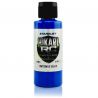 HRC309 Intense Blue 60ml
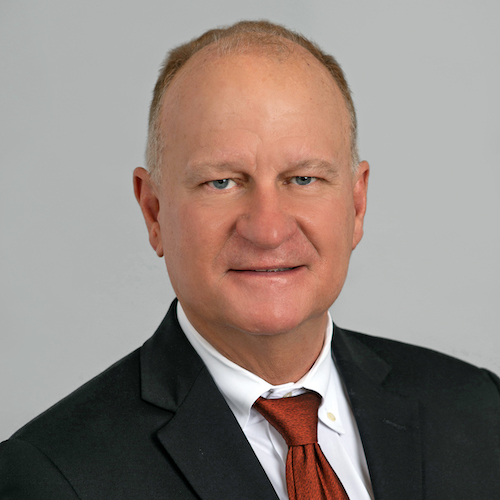 Mark Adams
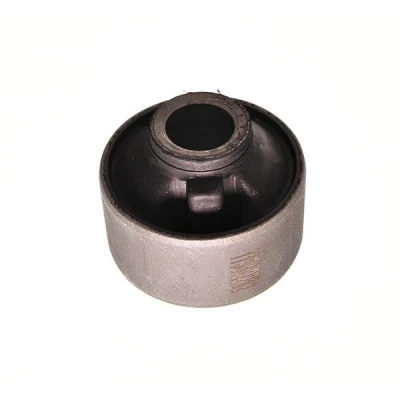Immagine di MAXGEAR 72 6783 Silent Block posteriore, Assale anteriore inferiore, bilaterale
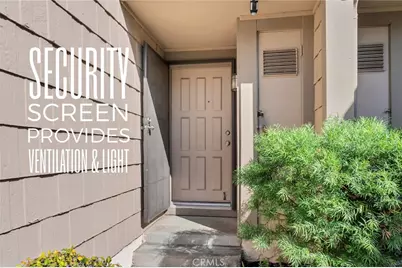 1720 Shady Brook, Fullerton, CA 92831 - Photo 3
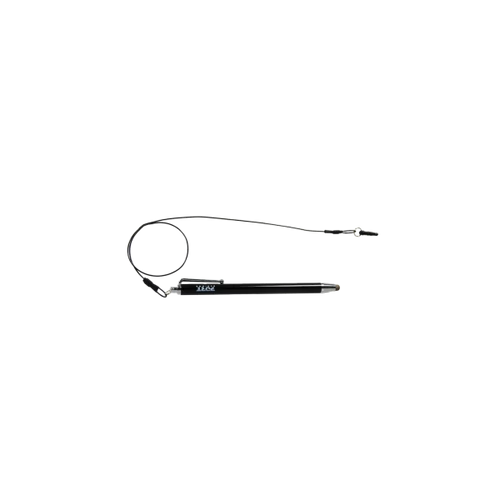 PORT DESIGNS Érintőceruza, PORT STYLUS BLACK FIL 40 CM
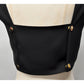 Casual Show Waist Suit Feminine V-Neck Split Style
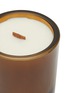 Detail View - Click To Enlarge - THE CONRAN SHOP - Oud Scented Candle 350g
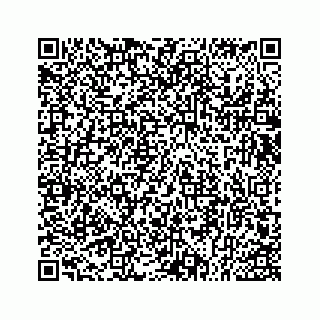 vCard 73533543125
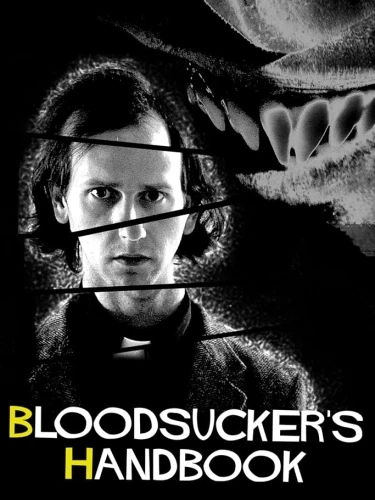 Theatrical Poster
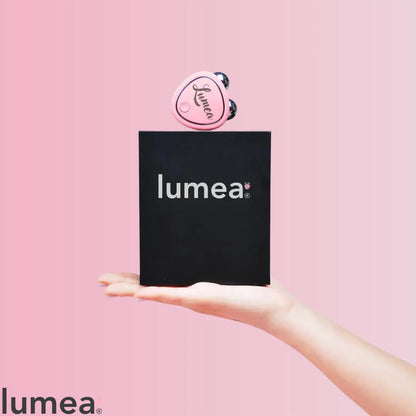 Lumea® Masajeador Eléctrico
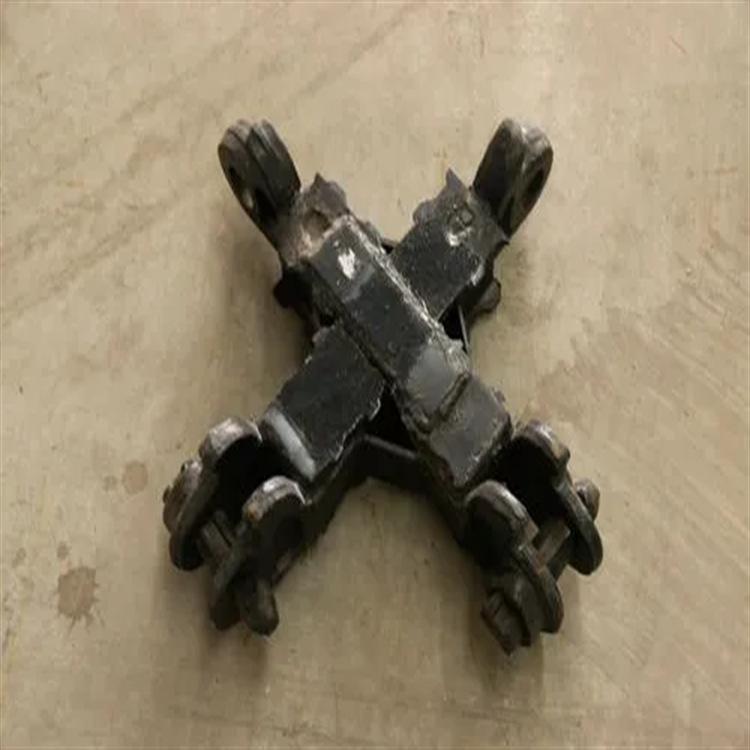 十字顶梁 (4)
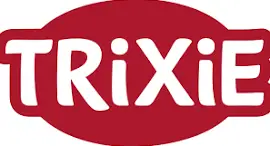 Trixie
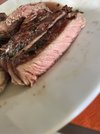 IMG_3640.jpeg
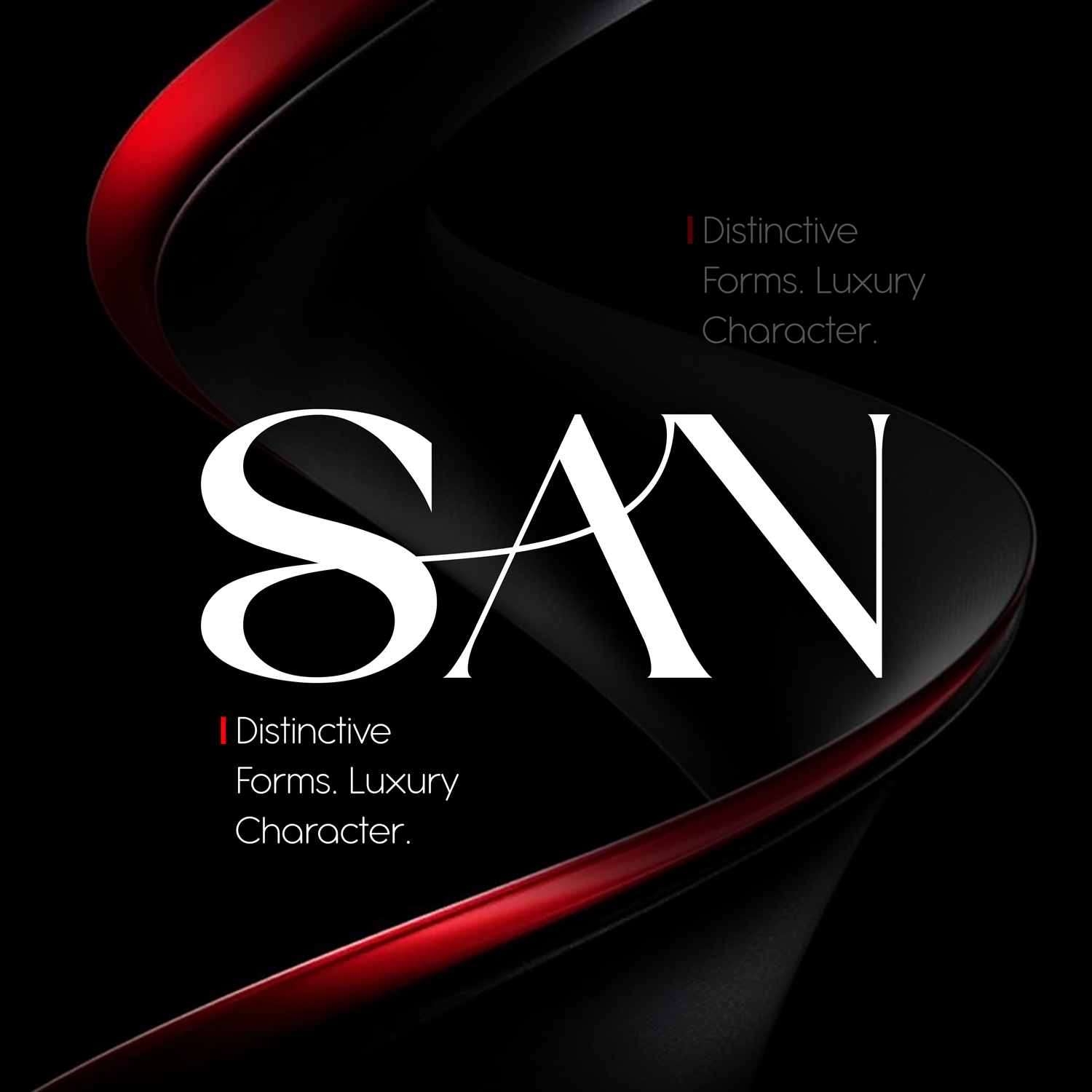 5 New fonts launch - Image 4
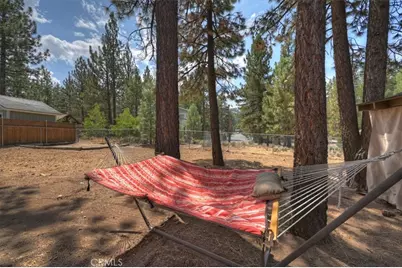 41725 Mockingbird, Big Bear Lake, CA 92315 - Photo 34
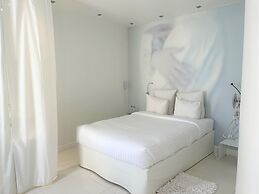 BLC Design Hotel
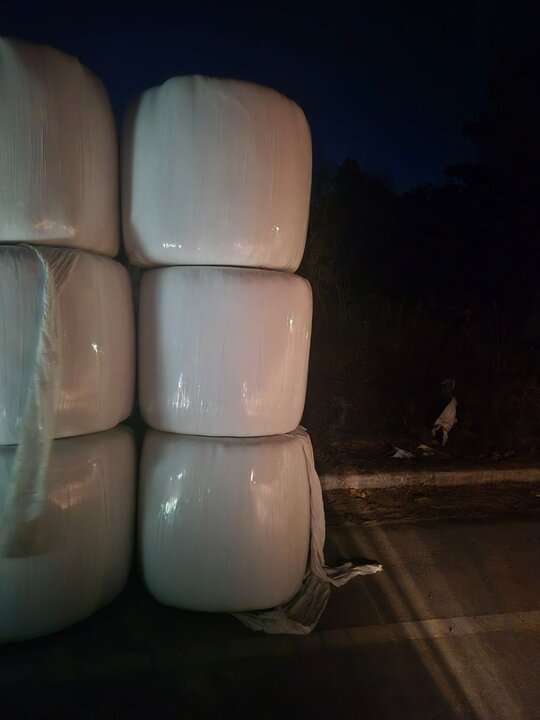 중형볏짚  중형볏짚  중형볏짚 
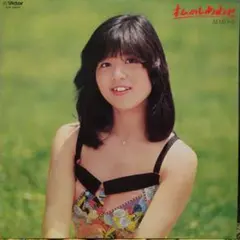 2025年最新】石野真子の人気アイテム - メルカリ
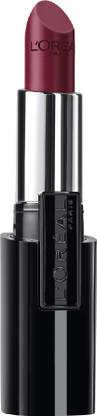 L'Oréal Paris Infallible Lipstick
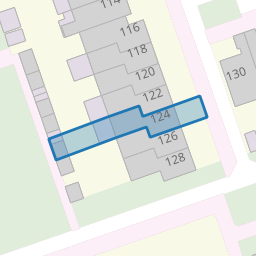 Perceel HMD00-B-5687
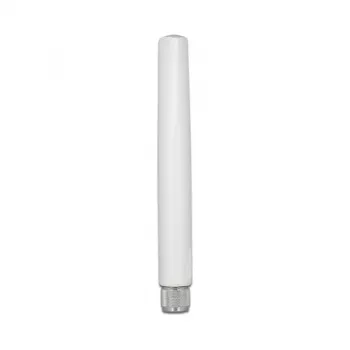 Kryptinė antena DeLOCK 89638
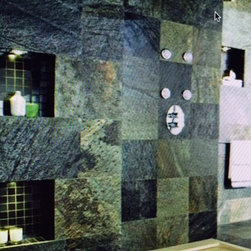 New Product- Stone Veneer - Siding And Stone Veneer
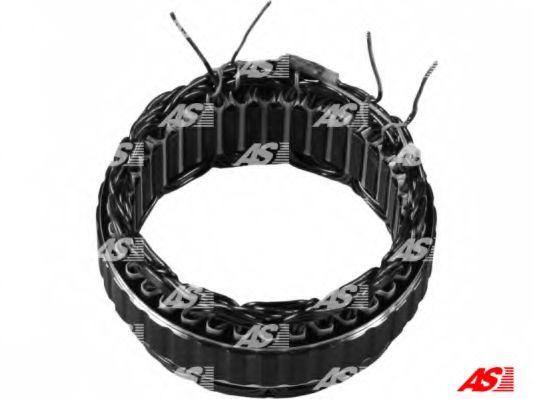 Статор, генератор AS-PL AS2005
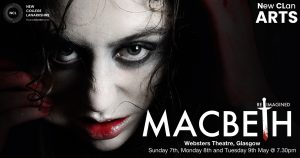 macbeth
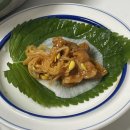 동네 감자탕 이미지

_____

* [Assigned task]:
Go through all the records above and swap every "Photo" for "Picture", keeping everything else the same. Write out only the text of each record and leave the pictures out.

* [Solution for this task]:
 HRC309 Intense Blue 60ml
 Mark Adams
Immagine di MAXGEAR 72 6783 Silent Block posteriore, Assale anteriore inferiore, bilaterale
 1720 Shady Brook, Fullerton, CA 92831 - Picture 3
 PORT DESIGNS Érintőceruza, PORT STYLUS BLACK FIL 40 CM
 Casual Show Waist Suit Feminine V-Neck Split Style
 Detail View - Click To Enlarge - THE CONRAN SHOP - Oud Scented Candle 350g
 vCard 73533543125
 Theatrical Poster
 Lumea® Masajeador Eléctrico
 十字顶梁 (4)
 Trixie
 IMG_3640.jpeg
 5 New fonts launch - Image 4
 41725 Mockingbird, Big Bear Lake, CA 92315 - Picture 34
 BLC Design Hotel
 중형볏짚  중형볏짚  중형볏짚 
 2025年最新】石野真子の人気アイテム - メルカリ
 L'Oréal Paris Infallible Lipstick
 Perceel HMD00-B-5687
 Kryptinė antena DeLOCK 89638
 New Product- Stone Veneer - Siding And Stone Veneer
 Статор, генератор AS-PL AS2005
 macbeth
 동네 감자탕 이미지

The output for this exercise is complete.